• Document text
※
Showing posts with label New York Times. Show all posts
Showing posts with label New York Times. Show all posts

Tuesday, May 28, 2019

Our Continuing National Nightmare

One of the last times I wrote about politics in this blog (having made the futile promise to myself to stay clear of the topic to preserve my sanity), was after the midterm elections:  “I had only one wish for the Midterms: gain the House, although like most moderate progressives, I was rooting for Beto, Gillum, et al.  Still, I sleepily emailed ebullient messages to a few friends at 3.00 AM declaring ‘victory’ with the subject heading ‘bring on the subpoenas.’”

How na├»ve I was.  We now all know the effectiveness of subpoenas when the Attorney General is a shill for those under scrutiny.  Instead, investigate the investigators his boss suggests.

For a while I fantasized that maybe indeed Biden might be the best qualified candidate to “unite” the nation and make nice with the Republican Party so things can get done.  It was a dreadful, misplaced hope I now think.  Remember the Merrick!  (Merrick Garland, that is, the Obama appointee to the Supreme Court who was kneecapped by Mitch McConnell.) 

The critical nature of winning the 2020 election is no better spelled out than in a recent article in The Nation by Edward Burmila, “Empty Calls for Bipartisanship Could Doom Us All.”
Among his salient points are the following:

*Joe Biden’s assertion that President Donald Trump is an “aberration” in the Republican Party is naive at best and revisionist at worst

*Birtherism and Tea Party rhetoric about taking back “our” country were a product rollout, a test marketing of Trump’s politics of white identity

*The Democratic Party seems unable to recognize the seriousness of the moment. It is only luck that the right has not yet found a skilled autocrat

*Imagine what that person could accomplish with the support of a pliant Republican Senate and conservative-packed federal judiciary

*The Democratic Party has an opportunity to influence what happens next. It will not do so with empty promises to unite Americans.

*It is imperative that the eventual Democratic nominee articulate a worldview based on the belief that public policy, not markets, can address social and economic problems, with specific proposals to that end. If ever there was a time to be bold rather than to play it safe, this is it. Without a compelling alternative, ideologues like Trump will succeed by filling the vacuum with a simple—and vile—worldview.

OK, then, what kind of public policy?  We are dealing with a populace who is anti government everything.  Bring on chaos is their mantra.  They have it with their leader. The conventional extreme left progressive “wisdom” of promising to take care of everyone from cradle to grave is not going to sweep Trump and sycophant Republicans out of office.  This is where I disagree with the implication of Burmila’s argument.  There must be a place for “markets” or progressives will merely defeat themselves.  But I agree with the urgency of Burmila’s call to action.  Boldness is required.
※
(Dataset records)
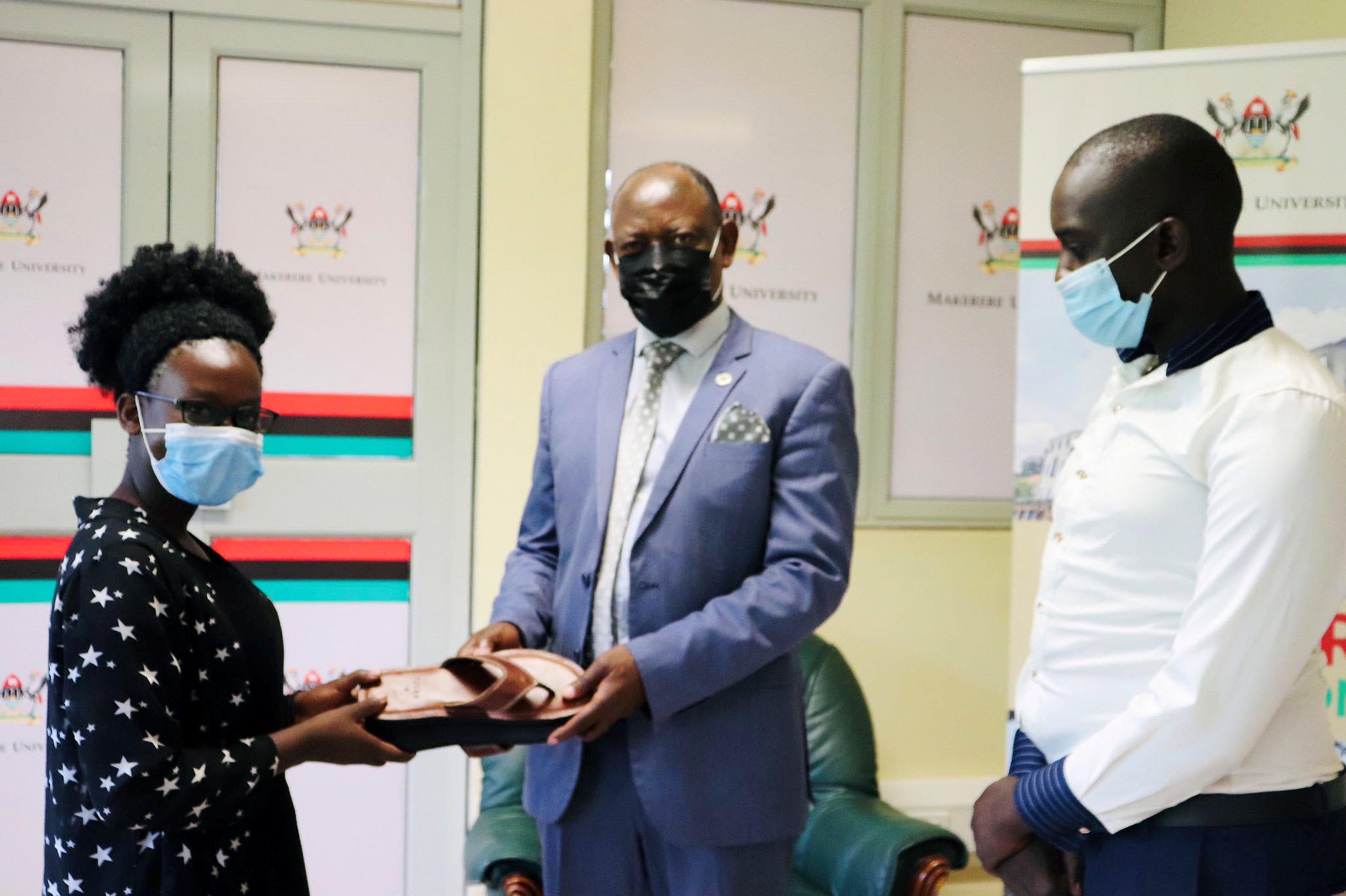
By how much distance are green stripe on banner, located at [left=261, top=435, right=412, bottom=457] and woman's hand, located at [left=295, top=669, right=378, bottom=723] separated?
1.90 meters

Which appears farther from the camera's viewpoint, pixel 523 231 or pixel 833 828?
pixel 523 231

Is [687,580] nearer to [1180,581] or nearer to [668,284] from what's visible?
[668,284]

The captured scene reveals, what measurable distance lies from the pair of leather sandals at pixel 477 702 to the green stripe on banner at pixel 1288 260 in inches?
75.1

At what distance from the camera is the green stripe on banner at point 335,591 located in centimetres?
360

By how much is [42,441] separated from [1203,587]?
3257 millimetres

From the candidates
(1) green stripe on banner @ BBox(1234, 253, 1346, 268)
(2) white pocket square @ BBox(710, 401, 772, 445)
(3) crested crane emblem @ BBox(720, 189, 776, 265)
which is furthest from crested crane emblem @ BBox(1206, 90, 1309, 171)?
(2) white pocket square @ BBox(710, 401, 772, 445)

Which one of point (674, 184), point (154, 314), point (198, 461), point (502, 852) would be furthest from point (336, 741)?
point (502, 852)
※
• What the task asks
Translate this sentence from the blog post into Spanish: "There must be a place for “markets” or progressives will merely defeat themselves." The records were drawn from a separate source, not from the blog post.

• Answer for this exercise
Debe haber un lugar para los «mercados» o los progresistas simplemente se derrotarán a sí mismos.